Problem to solve ▸ Retype the records that come next, word for word.

━━━ Given data ━━━

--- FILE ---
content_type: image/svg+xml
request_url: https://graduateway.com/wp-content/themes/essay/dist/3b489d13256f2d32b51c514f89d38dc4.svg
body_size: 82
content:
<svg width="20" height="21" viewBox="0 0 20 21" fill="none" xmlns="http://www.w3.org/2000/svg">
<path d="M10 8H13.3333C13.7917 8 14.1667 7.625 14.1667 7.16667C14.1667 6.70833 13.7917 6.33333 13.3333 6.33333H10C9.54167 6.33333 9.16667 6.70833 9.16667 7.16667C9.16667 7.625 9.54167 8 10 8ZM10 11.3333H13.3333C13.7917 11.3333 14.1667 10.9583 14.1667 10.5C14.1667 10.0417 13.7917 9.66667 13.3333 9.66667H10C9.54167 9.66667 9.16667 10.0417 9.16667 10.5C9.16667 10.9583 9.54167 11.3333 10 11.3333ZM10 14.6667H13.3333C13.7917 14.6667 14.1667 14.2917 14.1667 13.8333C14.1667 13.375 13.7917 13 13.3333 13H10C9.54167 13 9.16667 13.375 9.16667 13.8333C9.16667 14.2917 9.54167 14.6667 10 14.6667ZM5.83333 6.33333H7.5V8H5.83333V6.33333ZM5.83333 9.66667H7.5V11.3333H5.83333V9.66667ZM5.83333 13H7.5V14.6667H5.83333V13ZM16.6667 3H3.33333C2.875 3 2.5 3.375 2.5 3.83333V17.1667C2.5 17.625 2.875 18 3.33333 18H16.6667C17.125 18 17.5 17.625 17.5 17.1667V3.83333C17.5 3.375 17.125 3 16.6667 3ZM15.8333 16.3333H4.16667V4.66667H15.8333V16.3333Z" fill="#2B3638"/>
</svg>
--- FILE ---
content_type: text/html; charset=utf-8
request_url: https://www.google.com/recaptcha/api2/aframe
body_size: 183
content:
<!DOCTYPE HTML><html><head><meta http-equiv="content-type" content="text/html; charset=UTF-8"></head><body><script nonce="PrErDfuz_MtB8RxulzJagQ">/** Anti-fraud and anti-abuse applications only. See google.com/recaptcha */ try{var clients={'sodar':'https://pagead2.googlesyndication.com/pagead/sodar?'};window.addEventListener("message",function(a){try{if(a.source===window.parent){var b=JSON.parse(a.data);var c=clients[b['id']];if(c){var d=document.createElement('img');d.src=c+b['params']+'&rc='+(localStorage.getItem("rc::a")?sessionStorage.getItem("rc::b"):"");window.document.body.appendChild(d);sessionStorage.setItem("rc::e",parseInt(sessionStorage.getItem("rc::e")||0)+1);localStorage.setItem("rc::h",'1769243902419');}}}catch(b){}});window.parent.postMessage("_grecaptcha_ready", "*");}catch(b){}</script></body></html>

━━━

Result of the task ▸
--- FILE ---
content_type: image/svg+xml
request_url: https://graduateway.com/wp-content/themes/essay/dist/3b489d13256f2d32b51c514f89d38dc4.svg
body_size: 82
content:
<svg width="20" height="21" viewBox="0 0 20 21" fill="none" xmlns="http://www.w3.org/2000/svg">
<path d="M10 8H13.3333C13.7917 8 14.1667 7.625 14.1667 7.16667C14.1667 6.70833 13.7917 6.33333 13.3333 6.33333H10C9.54167 6.33333 9.16667 6.70833 9.16667 7.16667C9.16667 7.625 9.54167 8 10 8ZM10 11.3333H13.3333C13.7917 11.3333 14.1667 10.9583 14.1667 10.5C14.1667 10.0417 13.7917 9.66667 13.3333 9.66667H10C9.54167 9.66667 9.16667 10.0417 9.16667 10.5C9.16667 10.9583 9.54167 11.3333 10 11.3333ZM10 14.6667H13.3333C13.7917 14.6667 14.1667 14.2917 14.1667 13.8333C14.1667 13.375 13.7917 13 13.3333 13H10C9.54167 13 9.16667 13.375 9.16667 13.8333C9.16667 14.2917 9.54167 14.6667 10 14.6667ZM5.83333 6.33333H7.5V8H5.83333V6.33333ZM5.83333 9.66667H7.5V11.3333H5.83333V9.66667ZM5.83333 13H7.5V14.6667H5.83333V13ZM16.6667 3H3.33333C2.875 3 2.5 3.375 2.5 3.83333V17.1667C2.5 17.625 2.875 18 3.33333 18H16.6667C17.125 18 17.5 17.625 17.5 17.1667V3.83333C17.5 3.375 17.125 3 16.6667 3ZM15.8333 16.3333H4.16667V4.66667H15.8333V16.3333Z" fill="#2B3638"/>
</svg>
--- FILE ---
content_type: text/html; charset=utf-8
request_url: https://www.google.com/recaptcha/api2/aframe
body_size: 183
content:
<!DOCTYPE HTML><html><head><meta http-equiv="content-type" content="text/html; charset=UTF-8"></head><body><script nonce="PrErDfuz_MtB8RxulzJagQ">/** Anti-fraud and anti-abuse applications only. See google.com/recaptcha */ try{var clients={'sodar':'https://pagead2.googlesyndication.com/pagead/sodar?'};window.addEventListener("message",function(a){try{if(a.source===window.parent){var b=JSON.parse(a.data);var c=clients[b['id']];if(c){var d=document.createElement('img');d.src=c+b['params']+'&rc='+(localStorage.getItem("rc::a")?sessionStorage.getItem("rc::b"):"");window.document.body.appendChild(d);sessionStorage.setItem("rc::e",parseInt(sessionStorage.getItem("rc::e")||0)+1);localStorage.setItem("rc::h",'1769243902419');}}}catch(b){}});window.parent.postMessage("_grecaptcha_ready", "*");}catch(b){}</script></body></html>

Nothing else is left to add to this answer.